I despise ditherers and their snowflaky ‘Ooh, should I?’
Say someone were to free up two years of your life and hand it back to you, how would you spend it?
If you can immediately answer – a tour of coastal Nissen huts, perfecting your bloomers for Bake Off 2019, or even just growing out that disastrous Katy Perry pixie cut – then, well done. You shall have your two years. In fact, they are already yours.
If, however, you ummed and ahhed and raised your eyes heavenwards, then you are guilty of dithering.
Aside from being very annoying company, you will never again see those two years that research shows you have wasted vacillating over what to watch on Netflix (four minutes spent every time you turn it on), what to wear to the restaurant (four more) and, so help me, another six melodramatically agonising over the merits of the sea bass or the risotto.
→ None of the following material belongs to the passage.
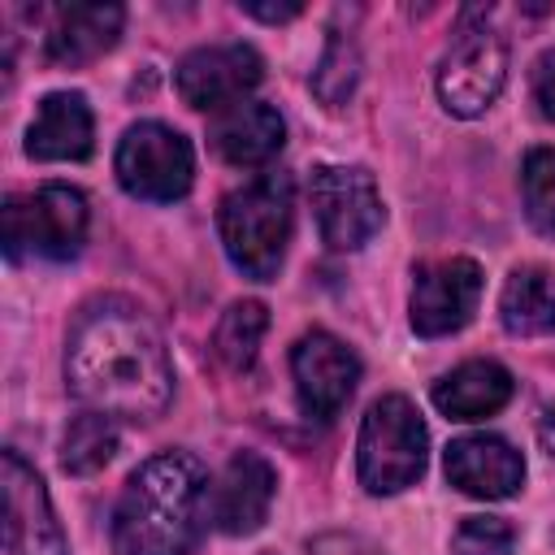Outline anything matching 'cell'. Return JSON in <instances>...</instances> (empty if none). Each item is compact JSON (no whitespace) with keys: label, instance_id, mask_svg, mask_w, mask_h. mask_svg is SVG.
<instances>
[{"label":"cell","instance_id":"d6986e66","mask_svg":"<svg viewBox=\"0 0 555 555\" xmlns=\"http://www.w3.org/2000/svg\"><path fill=\"white\" fill-rule=\"evenodd\" d=\"M499 317L507 334L533 338L555 330V269L546 264H520L507 273L499 295Z\"/></svg>","mask_w":555,"mask_h":555},{"label":"cell","instance_id":"4316f807","mask_svg":"<svg viewBox=\"0 0 555 555\" xmlns=\"http://www.w3.org/2000/svg\"><path fill=\"white\" fill-rule=\"evenodd\" d=\"M251 17H260V22H291V17H299V4H243Z\"/></svg>","mask_w":555,"mask_h":555},{"label":"cell","instance_id":"277c9868","mask_svg":"<svg viewBox=\"0 0 555 555\" xmlns=\"http://www.w3.org/2000/svg\"><path fill=\"white\" fill-rule=\"evenodd\" d=\"M429 434L412 399L382 395L369 403L356 442V473L369 494H399L425 473Z\"/></svg>","mask_w":555,"mask_h":555},{"label":"cell","instance_id":"484cf974","mask_svg":"<svg viewBox=\"0 0 555 555\" xmlns=\"http://www.w3.org/2000/svg\"><path fill=\"white\" fill-rule=\"evenodd\" d=\"M533 104L546 121H555V48L533 61Z\"/></svg>","mask_w":555,"mask_h":555},{"label":"cell","instance_id":"5bb4252c","mask_svg":"<svg viewBox=\"0 0 555 555\" xmlns=\"http://www.w3.org/2000/svg\"><path fill=\"white\" fill-rule=\"evenodd\" d=\"M447 481L468 499H512L525 486V460L499 434H464L447 447Z\"/></svg>","mask_w":555,"mask_h":555},{"label":"cell","instance_id":"30bf717a","mask_svg":"<svg viewBox=\"0 0 555 555\" xmlns=\"http://www.w3.org/2000/svg\"><path fill=\"white\" fill-rule=\"evenodd\" d=\"M0 494H4L0 555H69L56 512L48 503V490L17 451L0 455Z\"/></svg>","mask_w":555,"mask_h":555},{"label":"cell","instance_id":"83f0119b","mask_svg":"<svg viewBox=\"0 0 555 555\" xmlns=\"http://www.w3.org/2000/svg\"><path fill=\"white\" fill-rule=\"evenodd\" d=\"M538 434H542V447L555 455V412H542V425H538Z\"/></svg>","mask_w":555,"mask_h":555},{"label":"cell","instance_id":"4fadbf2b","mask_svg":"<svg viewBox=\"0 0 555 555\" xmlns=\"http://www.w3.org/2000/svg\"><path fill=\"white\" fill-rule=\"evenodd\" d=\"M273 490H278V473L264 455L256 451H238L230 455V464L221 468V477L212 481V494H208V516L221 533L230 538H243V533H256L269 516V503H273Z\"/></svg>","mask_w":555,"mask_h":555},{"label":"cell","instance_id":"52a82bcc","mask_svg":"<svg viewBox=\"0 0 555 555\" xmlns=\"http://www.w3.org/2000/svg\"><path fill=\"white\" fill-rule=\"evenodd\" d=\"M113 169H117V182L134 199L173 204V199H182L191 191L195 156H191V143L173 126H165V121H134L121 134V143H117Z\"/></svg>","mask_w":555,"mask_h":555},{"label":"cell","instance_id":"44dd1931","mask_svg":"<svg viewBox=\"0 0 555 555\" xmlns=\"http://www.w3.org/2000/svg\"><path fill=\"white\" fill-rule=\"evenodd\" d=\"M113 451H117L113 416L82 412V416L69 421V429L61 438V468L74 473V477H91L113 460Z\"/></svg>","mask_w":555,"mask_h":555},{"label":"cell","instance_id":"ffe728a7","mask_svg":"<svg viewBox=\"0 0 555 555\" xmlns=\"http://www.w3.org/2000/svg\"><path fill=\"white\" fill-rule=\"evenodd\" d=\"M264 330H269V312H264L260 299H238V304H230L225 317L217 321V334H212V347H217L221 364L234 369V373L251 369Z\"/></svg>","mask_w":555,"mask_h":555},{"label":"cell","instance_id":"6da1fadb","mask_svg":"<svg viewBox=\"0 0 555 555\" xmlns=\"http://www.w3.org/2000/svg\"><path fill=\"white\" fill-rule=\"evenodd\" d=\"M69 395L113 421H156L173 395V369L160 330L130 299H95L65 338Z\"/></svg>","mask_w":555,"mask_h":555},{"label":"cell","instance_id":"603a6c76","mask_svg":"<svg viewBox=\"0 0 555 555\" xmlns=\"http://www.w3.org/2000/svg\"><path fill=\"white\" fill-rule=\"evenodd\" d=\"M525 217L533 230L555 234V147H533L520 165Z\"/></svg>","mask_w":555,"mask_h":555},{"label":"cell","instance_id":"7c38bea8","mask_svg":"<svg viewBox=\"0 0 555 555\" xmlns=\"http://www.w3.org/2000/svg\"><path fill=\"white\" fill-rule=\"evenodd\" d=\"M291 377H295L299 408L312 421H330L351 399V390L360 382V360L343 338L312 330L291 347Z\"/></svg>","mask_w":555,"mask_h":555},{"label":"cell","instance_id":"ac0fdd59","mask_svg":"<svg viewBox=\"0 0 555 555\" xmlns=\"http://www.w3.org/2000/svg\"><path fill=\"white\" fill-rule=\"evenodd\" d=\"M512 390H516V382L503 364L468 360L434 386V408L451 421H481V416H494L512 399Z\"/></svg>","mask_w":555,"mask_h":555},{"label":"cell","instance_id":"d4e9b609","mask_svg":"<svg viewBox=\"0 0 555 555\" xmlns=\"http://www.w3.org/2000/svg\"><path fill=\"white\" fill-rule=\"evenodd\" d=\"M308 555H382L369 538H360V533H343V529H334V533H317L312 542H308Z\"/></svg>","mask_w":555,"mask_h":555},{"label":"cell","instance_id":"9c48e42d","mask_svg":"<svg viewBox=\"0 0 555 555\" xmlns=\"http://www.w3.org/2000/svg\"><path fill=\"white\" fill-rule=\"evenodd\" d=\"M481 299V269L468 256H447V260H425L412 273V299H408V321L421 338H442L455 334L473 321Z\"/></svg>","mask_w":555,"mask_h":555},{"label":"cell","instance_id":"8992f818","mask_svg":"<svg viewBox=\"0 0 555 555\" xmlns=\"http://www.w3.org/2000/svg\"><path fill=\"white\" fill-rule=\"evenodd\" d=\"M473 17H477V9L464 13L451 52L438 65V100L455 117L486 113L499 100L503 82H507V43H503V35L486 22H473Z\"/></svg>","mask_w":555,"mask_h":555},{"label":"cell","instance_id":"8fae6325","mask_svg":"<svg viewBox=\"0 0 555 555\" xmlns=\"http://www.w3.org/2000/svg\"><path fill=\"white\" fill-rule=\"evenodd\" d=\"M264 78V61L251 43H212V48H195L178 61L173 82L178 95L191 108L204 113H221L238 100H247V91Z\"/></svg>","mask_w":555,"mask_h":555},{"label":"cell","instance_id":"ba28073f","mask_svg":"<svg viewBox=\"0 0 555 555\" xmlns=\"http://www.w3.org/2000/svg\"><path fill=\"white\" fill-rule=\"evenodd\" d=\"M317 230L334 251H356L382 230V195L369 169L360 165H321L308 186Z\"/></svg>","mask_w":555,"mask_h":555},{"label":"cell","instance_id":"9a60e30c","mask_svg":"<svg viewBox=\"0 0 555 555\" xmlns=\"http://www.w3.org/2000/svg\"><path fill=\"white\" fill-rule=\"evenodd\" d=\"M208 143L225 165H238V169L269 165L286 143V121L264 100H238L212 117Z\"/></svg>","mask_w":555,"mask_h":555},{"label":"cell","instance_id":"e0dca14e","mask_svg":"<svg viewBox=\"0 0 555 555\" xmlns=\"http://www.w3.org/2000/svg\"><path fill=\"white\" fill-rule=\"evenodd\" d=\"M121 4H65L48 26V61L56 65H87L104 56L121 35Z\"/></svg>","mask_w":555,"mask_h":555},{"label":"cell","instance_id":"7a4b0ae2","mask_svg":"<svg viewBox=\"0 0 555 555\" xmlns=\"http://www.w3.org/2000/svg\"><path fill=\"white\" fill-rule=\"evenodd\" d=\"M208 473L186 451L139 464L113 512V555H186L208 516Z\"/></svg>","mask_w":555,"mask_h":555},{"label":"cell","instance_id":"5b68a950","mask_svg":"<svg viewBox=\"0 0 555 555\" xmlns=\"http://www.w3.org/2000/svg\"><path fill=\"white\" fill-rule=\"evenodd\" d=\"M87 195L74 186L48 182L30 195H13L4 204V256L22 260L35 251L43 260H69L87 238Z\"/></svg>","mask_w":555,"mask_h":555},{"label":"cell","instance_id":"3957f363","mask_svg":"<svg viewBox=\"0 0 555 555\" xmlns=\"http://www.w3.org/2000/svg\"><path fill=\"white\" fill-rule=\"evenodd\" d=\"M217 225H221L225 256L234 260L238 273H247L251 282L278 278L286 243H291V225H295L291 173H282V169L278 173H256L251 182L230 191L221 199Z\"/></svg>","mask_w":555,"mask_h":555},{"label":"cell","instance_id":"2e32d148","mask_svg":"<svg viewBox=\"0 0 555 555\" xmlns=\"http://www.w3.org/2000/svg\"><path fill=\"white\" fill-rule=\"evenodd\" d=\"M95 121L91 104L78 91H52L39 100V113L26 130V156L30 160H82L91 156Z\"/></svg>","mask_w":555,"mask_h":555},{"label":"cell","instance_id":"cb8c5ba5","mask_svg":"<svg viewBox=\"0 0 555 555\" xmlns=\"http://www.w3.org/2000/svg\"><path fill=\"white\" fill-rule=\"evenodd\" d=\"M451 551L455 555H512L516 551V529L503 516H468L455 529Z\"/></svg>","mask_w":555,"mask_h":555},{"label":"cell","instance_id":"7402d4cb","mask_svg":"<svg viewBox=\"0 0 555 555\" xmlns=\"http://www.w3.org/2000/svg\"><path fill=\"white\" fill-rule=\"evenodd\" d=\"M356 82H360V48H356L351 35L330 30L325 52H321V61L312 69V91H317V100L325 108H338L356 91Z\"/></svg>","mask_w":555,"mask_h":555}]
</instances>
As you may have gathered, I am not given to shilly-shallying. I despise ditherers and their snowflaky “Ooh, should I? Or shouldn’t I?” self-indulgence, because that’s what it is: look-at-me self-importance masquerading as self-doubt.
Some of us – the ones juggling full-time jobs and fuller-time children and dogs and a chameleon and a gecko and organising the summer holidays and the weekends – haven’t got enough give in the
system to accommodate indecisiveness.
My husband, on the other hand, has elevated faffing to an art form, and tends to respond to any suggestion with the eminently reasonable-sounding but infuriatingly noncommittal: “We could do…”
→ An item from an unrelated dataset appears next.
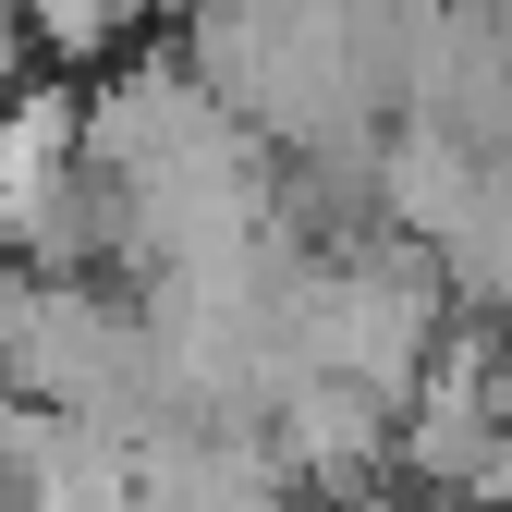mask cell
<instances>
[{"instance_id": "1", "label": "cell", "mask_w": 512, "mask_h": 512, "mask_svg": "<svg viewBox=\"0 0 512 512\" xmlns=\"http://www.w3.org/2000/svg\"><path fill=\"white\" fill-rule=\"evenodd\" d=\"M13 13H25V37L49 61H110V49H135V25L159 0H13Z\"/></svg>"}]
</instances>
Shall we get tickets to the theatre? We could do.
Shall we get an electrician to sort the kitchen lights? We could do.
Shall we plant pampas grass out the front and hold a swingers’ party? We could do.
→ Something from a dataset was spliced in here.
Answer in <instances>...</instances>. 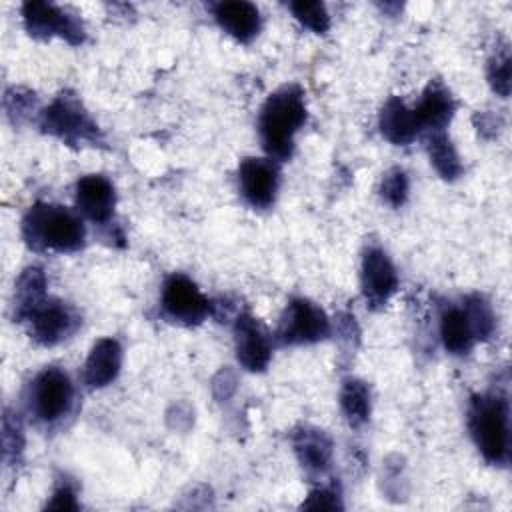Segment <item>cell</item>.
<instances>
[{"label":"cell","mask_w":512,"mask_h":512,"mask_svg":"<svg viewBox=\"0 0 512 512\" xmlns=\"http://www.w3.org/2000/svg\"><path fill=\"white\" fill-rule=\"evenodd\" d=\"M360 286L362 294L372 310L382 308L390 296L398 288V274L388 258V254L378 248L370 246L366 248L362 256V272H360Z\"/></svg>","instance_id":"10"},{"label":"cell","mask_w":512,"mask_h":512,"mask_svg":"<svg viewBox=\"0 0 512 512\" xmlns=\"http://www.w3.org/2000/svg\"><path fill=\"white\" fill-rule=\"evenodd\" d=\"M288 8L300 24H304L306 28H310L316 34H324L330 28V16L322 2L298 0V2H290Z\"/></svg>","instance_id":"24"},{"label":"cell","mask_w":512,"mask_h":512,"mask_svg":"<svg viewBox=\"0 0 512 512\" xmlns=\"http://www.w3.org/2000/svg\"><path fill=\"white\" fill-rule=\"evenodd\" d=\"M378 126H380L382 136L388 142L398 144V146L410 144L422 132V126H420V120H418L414 108H408L396 96H392L384 104V108L380 112Z\"/></svg>","instance_id":"18"},{"label":"cell","mask_w":512,"mask_h":512,"mask_svg":"<svg viewBox=\"0 0 512 512\" xmlns=\"http://www.w3.org/2000/svg\"><path fill=\"white\" fill-rule=\"evenodd\" d=\"M280 184L278 166L268 158H244L238 166V186L242 198L252 208H268L276 200Z\"/></svg>","instance_id":"11"},{"label":"cell","mask_w":512,"mask_h":512,"mask_svg":"<svg viewBox=\"0 0 512 512\" xmlns=\"http://www.w3.org/2000/svg\"><path fill=\"white\" fill-rule=\"evenodd\" d=\"M4 106H6V112L10 116H16V120L20 116H24L30 108H34V94L30 92H24L20 88H12L6 92L4 96Z\"/></svg>","instance_id":"29"},{"label":"cell","mask_w":512,"mask_h":512,"mask_svg":"<svg viewBox=\"0 0 512 512\" xmlns=\"http://www.w3.org/2000/svg\"><path fill=\"white\" fill-rule=\"evenodd\" d=\"M408 190H410V184H408V176L402 168H392L388 170L384 176H382V182H380V196L386 204H390L392 208H400L406 198H408Z\"/></svg>","instance_id":"25"},{"label":"cell","mask_w":512,"mask_h":512,"mask_svg":"<svg viewBox=\"0 0 512 512\" xmlns=\"http://www.w3.org/2000/svg\"><path fill=\"white\" fill-rule=\"evenodd\" d=\"M46 298V274L38 266L26 268L18 282L14 292V320H22L40 300Z\"/></svg>","instance_id":"20"},{"label":"cell","mask_w":512,"mask_h":512,"mask_svg":"<svg viewBox=\"0 0 512 512\" xmlns=\"http://www.w3.org/2000/svg\"><path fill=\"white\" fill-rule=\"evenodd\" d=\"M488 82L494 92H498L502 98L510 94V52L504 46L502 50H496L494 56L488 62Z\"/></svg>","instance_id":"26"},{"label":"cell","mask_w":512,"mask_h":512,"mask_svg":"<svg viewBox=\"0 0 512 512\" xmlns=\"http://www.w3.org/2000/svg\"><path fill=\"white\" fill-rule=\"evenodd\" d=\"M462 306L466 308L470 320H472V326H474V332H476V340H488L494 332V326H496V320H494V312L490 308V304L478 296V294H472V296H466L462 300Z\"/></svg>","instance_id":"23"},{"label":"cell","mask_w":512,"mask_h":512,"mask_svg":"<svg viewBox=\"0 0 512 512\" xmlns=\"http://www.w3.org/2000/svg\"><path fill=\"white\" fill-rule=\"evenodd\" d=\"M160 302L164 316L184 326H196L212 314V302L180 272H174L164 280Z\"/></svg>","instance_id":"7"},{"label":"cell","mask_w":512,"mask_h":512,"mask_svg":"<svg viewBox=\"0 0 512 512\" xmlns=\"http://www.w3.org/2000/svg\"><path fill=\"white\" fill-rule=\"evenodd\" d=\"M292 446L300 466L308 474H324L332 460V440L326 432L310 426L292 432Z\"/></svg>","instance_id":"15"},{"label":"cell","mask_w":512,"mask_h":512,"mask_svg":"<svg viewBox=\"0 0 512 512\" xmlns=\"http://www.w3.org/2000/svg\"><path fill=\"white\" fill-rule=\"evenodd\" d=\"M120 366H122L120 342L116 338H100L92 346L84 362L82 380L88 388H104L116 380Z\"/></svg>","instance_id":"14"},{"label":"cell","mask_w":512,"mask_h":512,"mask_svg":"<svg viewBox=\"0 0 512 512\" xmlns=\"http://www.w3.org/2000/svg\"><path fill=\"white\" fill-rule=\"evenodd\" d=\"M440 338L450 354H468L478 342L472 320L464 306H446L440 314Z\"/></svg>","instance_id":"19"},{"label":"cell","mask_w":512,"mask_h":512,"mask_svg":"<svg viewBox=\"0 0 512 512\" xmlns=\"http://www.w3.org/2000/svg\"><path fill=\"white\" fill-rule=\"evenodd\" d=\"M340 408L352 428L364 426L370 418V390L366 382L358 378L344 380L340 388Z\"/></svg>","instance_id":"21"},{"label":"cell","mask_w":512,"mask_h":512,"mask_svg":"<svg viewBox=\"0 0 512 512\" xmlns=\"http://www.w3.org/2000/svg\"><path fill=\"white\" fill-rule=\"evenodd\" d=\"M454 110H456L454 98L440 80H432L426 86L418 106L414 108L422 130H428V132L444 130L452 120Z\"/></svg>","instance_id":"17"},{"label":"cell","mask_w":512,"mask_h":512,"mask_svg":"<svg viewBox=\"0 0 512 512\" xmlns=\"http://www.w3.org/2000/svg\"><path fill=\"white\" fill-rule=\"evenodd\" d=\"M22 20L26 32L36 40L60 36L68 44L78 46L86 38L82 20L52 2H26L22 6Z\"/></svg>","instance_id":"9"},{"label":"cell","mask_w":512,"mask_h":512,"mask_svg":"<svg viewBox=\"0 0 512 512\" xmlns=\"http://www.w3.org/2000/svg\"><path fill=\"white\" fill-rule=\"evenodd\" d=\"M306 122L304 92L296 84L276 90L264 102L258 118V132L266 154L274 160H288L294 152V134Z\"/></svg>","instance_id":"1"},{"label":"cell","mask_w":512,"mask_h":512,"mask_svg":"<svg viewBox=\"0 0 512 512\" xmlns=\"http://www.w3.org/2000/svg\"><path fill=\"white\" fill-rule=\"evenodd\" d=\"M328 336L330 320L318 304L308 298H294L288 302L276 330V340L282 346L314 344Z\"/></svg>","instance_id":"6"},{"label":"cell","mask_w":512,"mask_h":512,"mask_svg":"<svg viewBox=\"0 0 512 512\" xmlns=\"http://www.w3.org/2000/svg\"><path fill=\"white\" fill-rule=\"evenodd\" d=\"M2 446H4V460L12 462L20 456L22 446H24V436H22V426L20 422L6 410L4 412V422H2Z\"/></svg>","instance_id":"27"},{"label":"cell","mask_w":512,"mask_h":512,"mask_svg":"<svg viewBox=\"0 0 512 512\" xmlns=\"http://www.w3.org/2000/svg\"><path fill=\"white\" fill-rule=\"evenodd\" d=\"M74 404V384L70 376L48 366L40 370L26 390V408L42 424H54L62 420Z\"/></svg>","instance_id":"5"},{"label":"cell","mask_w":512,"mask_h":512,"mask_svg":"<svg viewBox=\"0 0 512 512\" xmlns=\"http://www.w3.org/2000/svg\"><path fill=\"white\" fill-rule=\"evenodd\" d=\"M46 510H78L80 504L76 500V492L68 482H62L54 488L52 498L44 506Z\"/></svg>","instance_id":"30"},{"label":"cell","mask_w":512,"mask_h":512,"mask_svg":"<svg viewBox=\"0 0 512 512\" xmlns=\"http://www.w3.org/2000/svg\"><path fill=\"white\" fill-rule=\"evenodd\" d=\"M234 342H236V358L248 372H262L270 358L272 348L270 340L260 326V322L244 312L234 322Z\"/></svg>","instance_id":"12"},{"label":"cell","mask_w":512,"mask_h":512,"mask_svg":"<svg viewBox=\"0 0 512 512\" xmlns=\"http://www.w3.org/2000/svg\"><path fill=\"white\" fill-rule=\"evenodd\" d=\"M20 322L28 324V332L36 344L56 346L78 330L80 314L62 300L44 298Z\"/></svg>","instance_id":"8"},{"label":"cell","mask_w":512,"mask_h":512,"mask_svg":"<svg viewBox=\"0 0 512 512\" xmlns=\"http://www.w3.org/2000/svg\"><path fill=\"white\" fill-rule=\"evenodd\" d=\"M40 128L42 132L62 140L68 146L102 142V132L98 124L90 118L80 98L70 92L58 94L40 112Z\"/></svg>","instance_id":"4"},{"label":"cell","mask_w":512,"mask_h":512,"mask_svg":"<svg viewBox=\"0 0 512 512\" xmlns=\"http://www.w3.org/2000/svg\"><path fill=\"white\" fill-rule=\"evenodd\" d=\"M302 508H306V510H340L342 508L340 490L336 488V484L314 488L308 494Z\"/></svg>","instance_id":"28"},{"label":"cell","mask_w":512,"mask_h":512,"mask_svg":"<svg viewBox=\"0 0 512 512\" xmlns=\"http://www.w3.org/2000/svg\"><path fill=\"white\" fill-rule=\"evenodd\" d=\"M76 206L88 220L96 224L110 222L116 206L112 182L102 174H88L76 182Z\"/></svg>","instance_id":"13"},{"label":"cell","mask_w":512,"mask_h":512,"mask_svg":"<svg viewBox=\"0 0 512 512\" xmlns=\"http://www.w3.org/2000/svg\"><path fill=\"white\" fill-rule=\"evenodd\" d=\"M22 238L36 252H78L86 244V228L70 208L36 202L22 218Z\"/></svg>","instance_id":"2"},{"label":"cell","mask_w":512,"mask_h":512,"mask_svg":"<svg viewBox=\"0 0 512 512\" xmlns=\"http://www.w3.org/2000/svg\"><path fill=\"white\" fill-rule=\"evenodd\" d=\"M468 428L486 462L506 466L510 460V408L506 394H476L468 408Z\"/></svg>","instance_id":"3"},{"label":"cell","mask_w":512,"mask_h":512,"mask_svg":"<svg viewBox=\"0 0 512 512\" xmlns=\"http://www.w3.org/2000/svg\"><path fill=\"white\" fill-rule=\"evenodd\" d=\"M214 18L220 24V28L230 34L234 40L248 44L252 42L260 32V12L254 4L232 0V2H220L214 6Z\"/></svg>","instance_id":"16"},{"label":"cell","mask_w":512,"mask_h":512,"mask_svg":"<svg viewBox=\"0 0 512 512\" xmlns=\"http://www.w3.org/2000/svg\"><path fill=\"white\" fill-rule=\"evenodd\" d=\"M428 156L434 166V170L444 178V180H456L462 174V162L456 154V148L446 134V130H436L430 132L428 136Z\"/></svg>","instance_id":"22"}]
</instances>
I’ve long since realised it’s a stalling technique that translates as “I couldn’t possibly be expected to make a decision about something so important, but if you do it I will obligingly buy the ice cream at the interval/fetch the stepladder/ throw the car keys into whichever bowl you have bossily chosen”.
The upside is that I get to do things my way. The downside is that I sometimes make mistakes (the pampas grass springs to mind), but I’d rather occasionally be in the wrong than bogged down in a permanent quandary.